EXPLORE THE MATERIAL:
- A) Answer these questions using the article on coding sports physicals, with each answer marked to match its question.
(i) Which ICD-9 code should be linked to the office E/M visit for a sports exam?
(ii) According to Tuck, which components of a regular well-care visit might the shortened well-care visit leave out?
(iii) What do parents sometimes mistake the sports physical for?
- B) Summarize the article on coding sports physicals in two sentences.
- C) Pick up the article on coding sports physicals after its last sentence and continue it.

SOURCE TEXT:
>>>>
Pediatric Coding Alert

Sports Physicals:

These 5 Strategies Make Coding Sports Physicals A Home Run

Parents can choose covered annual or self-pay exam.

Your pediatric practice probably gets calls all year-round from parents requesting sports physicals for their children. Although the physical may be fairly simple to perform, it isn't always straightforward to code. If you're at a loss for how to code a sports exam, consider these options that will put your CPT coding on the proper path while dodging nonpayment issues.

Strategy 1: Perform Less and Code Office Visit

When a pediatrician provides a true sports exam, CPT offers no direct match. Pediatricians may provide a shortened well-care visit, in which they assess the risks, perform an exam, and order vaccine and labs.

Problem: The shortened well-case visit encounters do not necessarily include the counseling and anticipatory guidance components of a regular wellcare visit, says Richard Tuck, MD, FAAP, pediatrician at PrimeCare of Southeastern Ohio in Zanesville.

You should not report a sports exam using 99384-99385 for new patients (Initial comprehensive preventive medicine evaluation and management of an individual including an age and gender appropriate history, examination, counseling/anticipatory guidance/risk factor reduction interventions, and the ordering of appropriate immunization[s], laboratory/diagnostic procedures, new patient ...) or 99394-99395 for established patients (Periodic comprehensive preventive medicine reevaluation and management of an individual ...).

A sports physical is not in and of itself a preventive medicine visit in history, physical examination, medical decision-making, and content, Tuck says.

Solution: A sports exam, when not included in a preventive medicine encounter, is an office E/M visit. You can code it with these items:

  • for the CPT code, report an established or new E/M visit (99201-99215, Office or other outpatient visit)
  • link 99201-99215 to the ICD-9 code for an administrative examination (V70.3, Other general medical examination for administrative purposes).

If the physician uncovers a problem during the visit, 99201-99215 linked to the problem will especially support the visit. Insurers, however, may not consider V70.3 a covered diagnosis.

Strategy 2: Encourage Full Well Check

To avoid V70.3 non-coverage issues, try to schedule patients for preventive medicine services, rather thanfor sports physicals. Parents sometimes misinterpret the sports physical as the child or adolescent's complete annual physical examination. Having the patient come in for the annual ensures she receives the full service.
<<<<
ENTRIES SUPPLIED:
>>>>
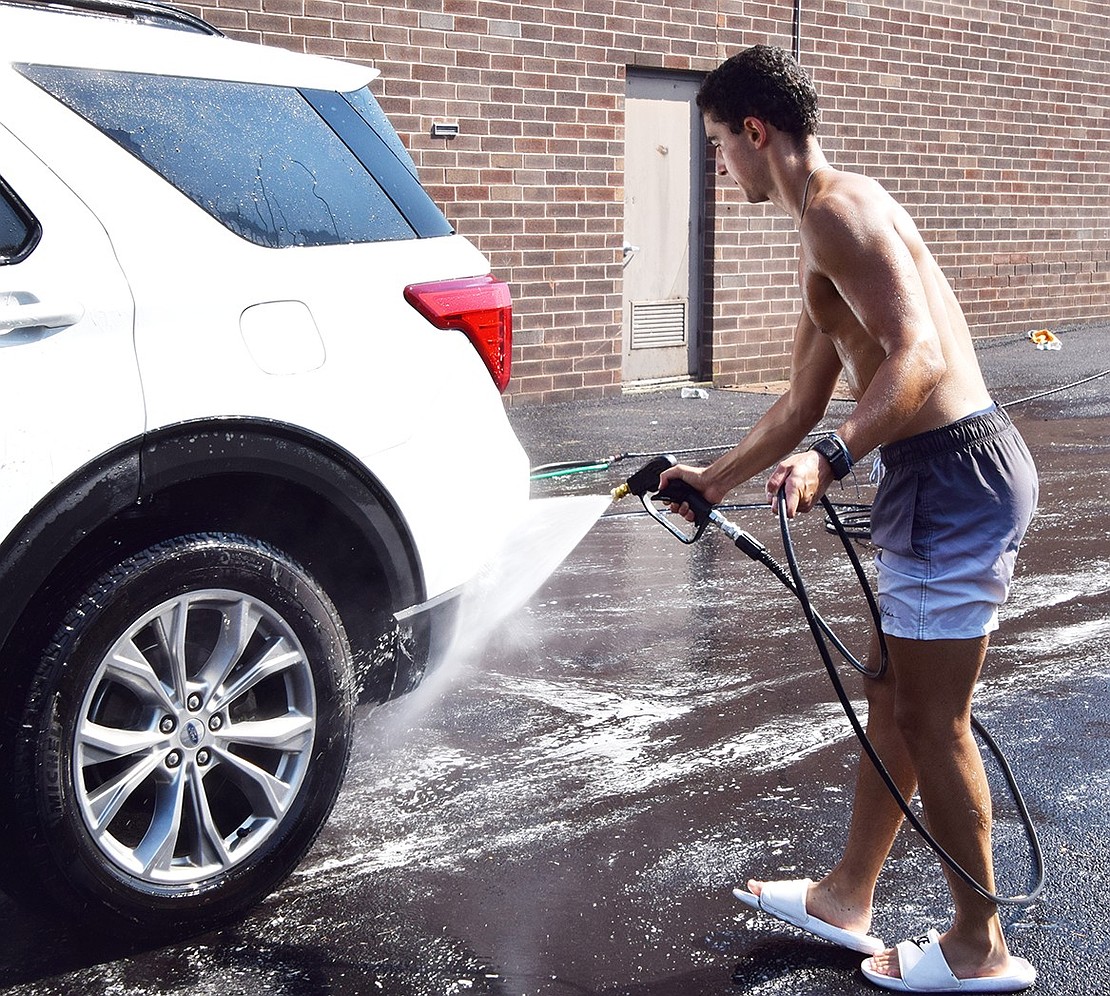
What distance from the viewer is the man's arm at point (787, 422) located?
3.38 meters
<<<<
>>>>
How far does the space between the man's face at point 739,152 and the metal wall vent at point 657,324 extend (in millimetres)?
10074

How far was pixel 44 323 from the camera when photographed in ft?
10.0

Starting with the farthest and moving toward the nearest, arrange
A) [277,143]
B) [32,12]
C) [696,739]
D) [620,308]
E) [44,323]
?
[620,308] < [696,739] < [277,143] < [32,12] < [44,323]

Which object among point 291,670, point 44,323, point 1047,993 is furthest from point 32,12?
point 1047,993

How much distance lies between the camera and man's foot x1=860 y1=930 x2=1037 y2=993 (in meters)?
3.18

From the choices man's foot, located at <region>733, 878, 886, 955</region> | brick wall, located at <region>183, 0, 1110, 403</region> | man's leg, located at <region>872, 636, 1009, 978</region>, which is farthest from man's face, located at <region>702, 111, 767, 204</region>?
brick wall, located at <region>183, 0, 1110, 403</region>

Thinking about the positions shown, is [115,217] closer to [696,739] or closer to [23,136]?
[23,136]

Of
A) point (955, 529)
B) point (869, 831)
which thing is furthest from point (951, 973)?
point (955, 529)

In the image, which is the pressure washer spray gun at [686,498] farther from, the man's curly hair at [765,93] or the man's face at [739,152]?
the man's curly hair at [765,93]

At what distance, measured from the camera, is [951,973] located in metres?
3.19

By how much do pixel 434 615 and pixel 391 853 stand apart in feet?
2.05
<<<<
>>>>
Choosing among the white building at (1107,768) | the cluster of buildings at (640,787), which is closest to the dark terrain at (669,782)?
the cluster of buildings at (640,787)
<<<<
EXPECTED OUTPUTS:
- A)
(i) V70.3, Other general medical examination for administrative purposes.
(ii) The counseling and anticipatory guidance components.
(iii) The child or adolescent's complete annual physical examination.

- B) A sports physical has no direct CPT match and should not be reported with the preventive medicine codes 99384-99385 or 99394-99395, since a sports exam is not in itself a preventive medicine visit. It can instead be coded as an office E/M visit (99201-99215) linked to V70.3, but because insurers may not cover that diagnosis, practices are encouraged to schedule full preventive medicine services instead.

- C)
Code it: You would code a preventive medicine service as follows:

  • Use the age and status appropriate preventive medicine service code, such as 99394 (... adolescent [age 12 through 17 years]) for an established patient who is 15 years-old.
  • Link the adolescent preventive medicine service (99384 or 99394) to V20.2 (Routine infant or child health check) for children less than 18 years of age or the young adult preventive medicine service (99385, ... 18-39 years or 99395) to V70.0 (General medical examination; routine general medical examination at a health care facility) for adults. Check the payer's V20.2 cutoff age.

Strategy 3: Consider Forms Policy

For patients who have received a recent preventive medicine service, consider using that information to complete a sports form. Some pediatric practices have a set fee the patient pays for this service, such as a $20 forms fee.

Some practices will include completion of forms at the time of an E/M visit, but charge if the forms are brought in at another time. There is additional office overhead involved if the chart must be pulled and reviewed, the form completed, mailed, or faxed, and the chart refiled, Tuck advises.

Pitfall: For liability reasons, your physician may not want to issue a form without checking the patient to see if his status has changed.

Strategy 4: Charge Parent

When a parent insists or the school requires an abbreviated exam on a patient who has not had a well check in the previous half of the year, you might want to implement a financial plan. Physicals required for sports are usually the patient's responsibility. Insurers typically do not cover the service.

Best practice: If you expect the insurer will not cover the sports physical, have the parent sign an advance beneficiary notice (ABN). Make sure the parent understands she will have to pay if the insurer does not cover the sports exam, and notify her of the price.

Tool: You can use a private payer version of Medicare's form (www.cms.hhs.gov/BNI) to educate the parent and ensure she is aware of her choices and responsibilities.

Strategy 5: Check State Scope of Practice Laws

Once you decide on the best strategy for your practice, confirm that your state allows you to use that technique. For example, certain states publish guidelines indicating that a physical done within the last 12 months is sufficient and the patient does not require an updated form, whereas other states require children to bring in new forms for each individual sport they plan to play.